St. Clement I
(First century)
The earliest lists of the men who succeeded St. Peter as bishops of Rome tell us that the first was named Linus; the second, Cletus; and the third, Clement. Little is known for sure about Clement’s life and death. Was the Clement that St. Paul refers to as assisting him the future pope? Not likely. But St. Irenaeus (2nd century) says that St. Clement was a friend of both SS. Peter and Paul.
If we do not know his dates, we know something of the man himself from the letter he wrote to the Christians of Corinth, Greece, in the period 95-100 A.D. It is not a long letter, but it gives precious information about how Christians thought and acted in the later apostolic age. (When Clement reigned as pope, St. John the Evangelist was probably still alive.)

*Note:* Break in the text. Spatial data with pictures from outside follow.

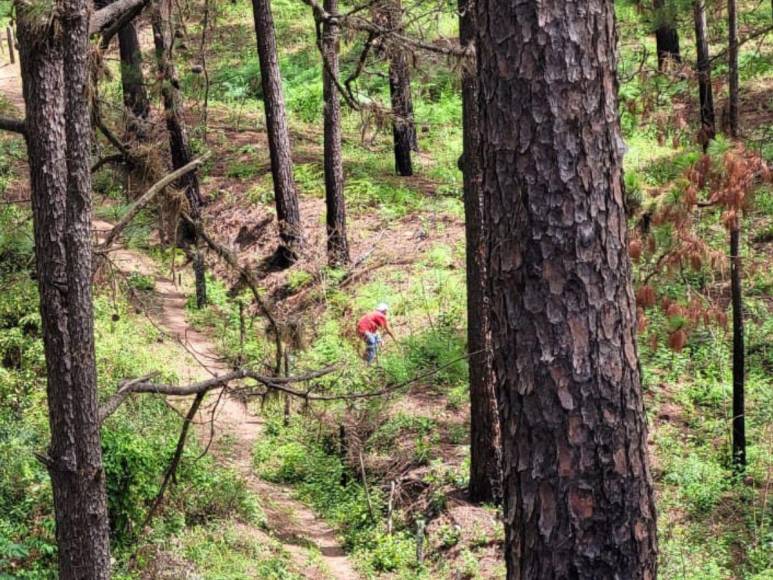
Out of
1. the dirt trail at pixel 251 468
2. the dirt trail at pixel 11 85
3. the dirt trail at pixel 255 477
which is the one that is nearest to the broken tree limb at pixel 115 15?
the dirt trail at pixel 251 468

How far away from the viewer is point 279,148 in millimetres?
18578

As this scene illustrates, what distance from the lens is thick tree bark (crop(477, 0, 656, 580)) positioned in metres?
3.38

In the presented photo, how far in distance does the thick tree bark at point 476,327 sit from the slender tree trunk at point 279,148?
301 inches

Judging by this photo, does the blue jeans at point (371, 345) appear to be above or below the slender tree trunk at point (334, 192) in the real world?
below

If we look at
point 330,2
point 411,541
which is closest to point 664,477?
point 411,541

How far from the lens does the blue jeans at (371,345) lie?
14.8m

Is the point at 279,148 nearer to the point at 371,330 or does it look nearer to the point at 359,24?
the point at 371,330

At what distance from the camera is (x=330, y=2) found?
54.7 feet

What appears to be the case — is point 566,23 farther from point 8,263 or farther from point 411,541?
point 8,263

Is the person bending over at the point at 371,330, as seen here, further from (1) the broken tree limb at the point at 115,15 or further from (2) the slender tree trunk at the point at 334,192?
(1) the broken tree limb at the point at 115,15

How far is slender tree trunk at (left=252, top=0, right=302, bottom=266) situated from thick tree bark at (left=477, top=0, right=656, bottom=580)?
14.6 m

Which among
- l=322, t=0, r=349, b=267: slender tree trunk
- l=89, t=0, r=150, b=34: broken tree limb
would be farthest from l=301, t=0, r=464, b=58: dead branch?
l=322, t=0, r=349, b=267: slender tree trunk

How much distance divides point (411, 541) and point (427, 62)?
5.87 m

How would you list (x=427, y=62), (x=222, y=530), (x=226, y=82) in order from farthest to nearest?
(x=226, y=82), (x=222, y=530), (x=427, y=62)
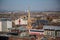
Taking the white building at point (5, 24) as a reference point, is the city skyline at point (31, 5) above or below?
above

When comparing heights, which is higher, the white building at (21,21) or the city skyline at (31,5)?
the city skyline at (31,5)

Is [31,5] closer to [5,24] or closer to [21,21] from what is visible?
[21,21]

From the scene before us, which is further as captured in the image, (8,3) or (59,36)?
(8,3)

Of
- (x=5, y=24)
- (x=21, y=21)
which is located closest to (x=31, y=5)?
(x=21, y=21)

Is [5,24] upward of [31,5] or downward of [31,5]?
downward

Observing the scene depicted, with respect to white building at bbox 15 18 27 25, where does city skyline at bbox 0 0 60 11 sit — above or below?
above

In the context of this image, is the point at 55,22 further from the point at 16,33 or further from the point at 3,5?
the point at 3,5

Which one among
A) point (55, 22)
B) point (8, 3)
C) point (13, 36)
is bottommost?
point (13, 36)

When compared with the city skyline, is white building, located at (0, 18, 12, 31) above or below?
below

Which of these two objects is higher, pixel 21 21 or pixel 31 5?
pixel 31 5

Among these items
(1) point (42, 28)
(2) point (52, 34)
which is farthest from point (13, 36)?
(2) point (52, 34)

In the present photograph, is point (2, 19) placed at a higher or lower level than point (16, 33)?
higher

For one thing, St. Clement gives us valuable information about the presence and death in Rome of Saints Peter and Paul. He calls these apostles “the greatest and most holy pillars” of the Church, who were “persecuted and fought to the death.” In the same period, he says, many other Christians, a “multitude of the elect”, men and women alike, were tortured and executed out of “jealousy”. This was the Roman phase of the first Roman persecution, begun by Emperor Nero in A.D. 65-67.
The New Testament does not specify how Jesus commanded the apostles to continue a hierarchy in the church, but St. Clement describes the apostolic practice. Our Lord, he says, sent the apostles out to preach to the whole world with authority to name some of their disciples to rule the churches that they founded. Then, following Christ’s instructions, “they laid down a rule once for all to this effect: when these men die, other approved men shall succeed to their sacred ministry.” Therefore, it is wrong, he concludes, for a given church to oust from office any man properly chosen for that office. (Here we have an indication of the origin and importance of “apostolic succession” that gives the Church the note of “apostolic”).

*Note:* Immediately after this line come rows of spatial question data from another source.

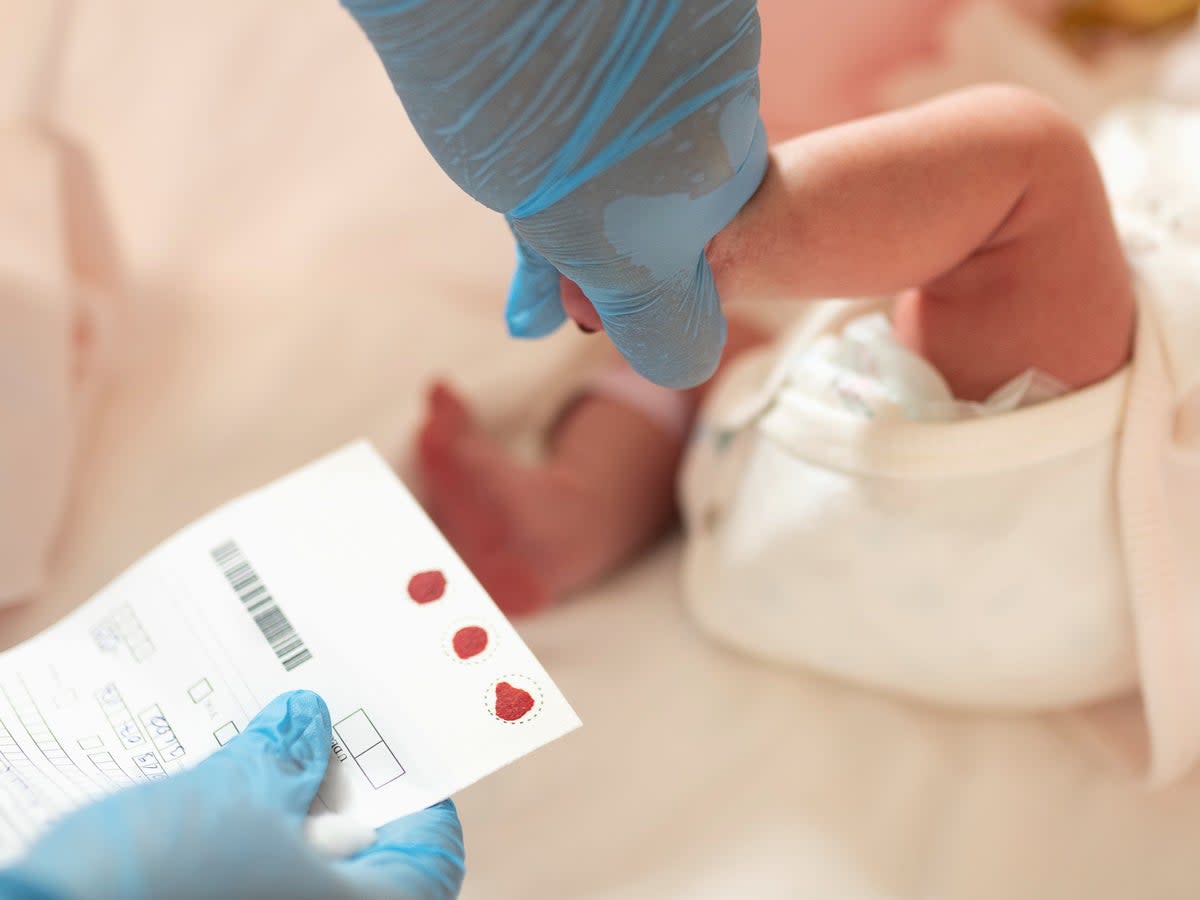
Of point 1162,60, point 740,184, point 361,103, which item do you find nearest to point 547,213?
point 740,184

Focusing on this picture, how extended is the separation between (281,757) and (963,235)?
424mm

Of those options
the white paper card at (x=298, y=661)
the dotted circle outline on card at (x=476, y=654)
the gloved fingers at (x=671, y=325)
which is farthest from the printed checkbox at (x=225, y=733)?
the gloved fingers at (x=671, y=325)

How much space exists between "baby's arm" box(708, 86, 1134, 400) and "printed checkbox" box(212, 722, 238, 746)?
0.32 metres

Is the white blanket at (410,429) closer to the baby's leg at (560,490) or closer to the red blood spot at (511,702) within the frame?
the baby's leg at (560,490)

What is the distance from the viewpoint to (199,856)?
0.34 metres

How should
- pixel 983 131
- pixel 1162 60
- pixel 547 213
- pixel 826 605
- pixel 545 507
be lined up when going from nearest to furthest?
pixel 547 213
pixel 983 131
pixel 826 605
pixel 545 507
pixel 1162 60

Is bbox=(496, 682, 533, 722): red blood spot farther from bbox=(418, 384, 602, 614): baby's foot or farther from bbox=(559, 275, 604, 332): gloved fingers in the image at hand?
bbox=(418, 384, 602, 614): baby's foot

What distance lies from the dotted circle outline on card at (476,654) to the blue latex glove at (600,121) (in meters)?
0.16

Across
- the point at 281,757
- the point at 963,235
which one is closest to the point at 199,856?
the point at 281,757

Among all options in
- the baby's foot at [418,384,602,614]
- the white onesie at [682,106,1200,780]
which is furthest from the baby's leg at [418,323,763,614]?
the white onesie at [682,106,1200,780]

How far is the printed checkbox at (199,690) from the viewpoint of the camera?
479 mm

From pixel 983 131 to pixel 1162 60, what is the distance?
0.58 metres

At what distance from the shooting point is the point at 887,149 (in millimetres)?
500

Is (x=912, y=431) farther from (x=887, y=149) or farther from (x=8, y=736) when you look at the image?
(x=8, y=736)
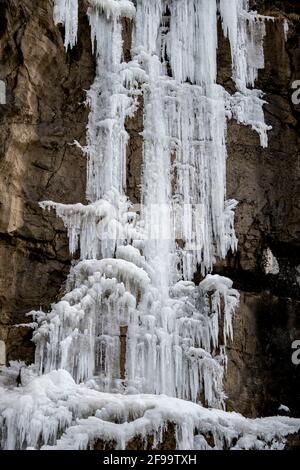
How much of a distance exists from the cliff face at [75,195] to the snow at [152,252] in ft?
0.73

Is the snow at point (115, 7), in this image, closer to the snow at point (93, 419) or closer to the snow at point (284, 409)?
the snow at point (93, 419)

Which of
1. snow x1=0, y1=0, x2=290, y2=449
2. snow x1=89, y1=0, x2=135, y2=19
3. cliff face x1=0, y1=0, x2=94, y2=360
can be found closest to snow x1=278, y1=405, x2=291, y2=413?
snow x1=0, y1=0, x2=290, y2=449

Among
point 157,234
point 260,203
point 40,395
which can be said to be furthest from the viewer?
point 260,203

Clement also teaches, implicitly yet clearly, the doctrine of the popes’ primacy over the whole Church. The purpose of his letter was to warn the Corinthian Christians to settle their intramural bickerings. If the Corinthians had thought Clement was thus intruding into their local church affairs, they would surely have protested. Actually they held his letter in almost as great reverence as they did the two letters written to them by St. Paul.
I find it thrilling to read the writings of Clement and the other early Church Fathers. They use the same scriptures we use. They teach the same doctrines that we believe.
Thus at one point, St. Clement speaks of the doctrine of love that Jesus taught and the New Testament authors passed on.
“Love unites us to God,” says St. Peter’s friend and third successor. “Love covers a multitude of sins (I Peter, 4:8). Love endures all things, is longsuffering in everything. There is nothing vulgar in love, nothing haughty. Love makes no schism; love does not quarrel; love does everything in unity (I Cor. 13,4-7). In love we’re all the elect of God perfected; without love nothing is pleasing to God. In love did the Master take hold of us. For the sake of the love which He had for us did Jesus Christ our Lord, by the will of God, give His blood for us, His flesh for our flesh, and His life for our lives.”
This was the faith of Pope St. Clement I. This is our faith. The centuries change it not.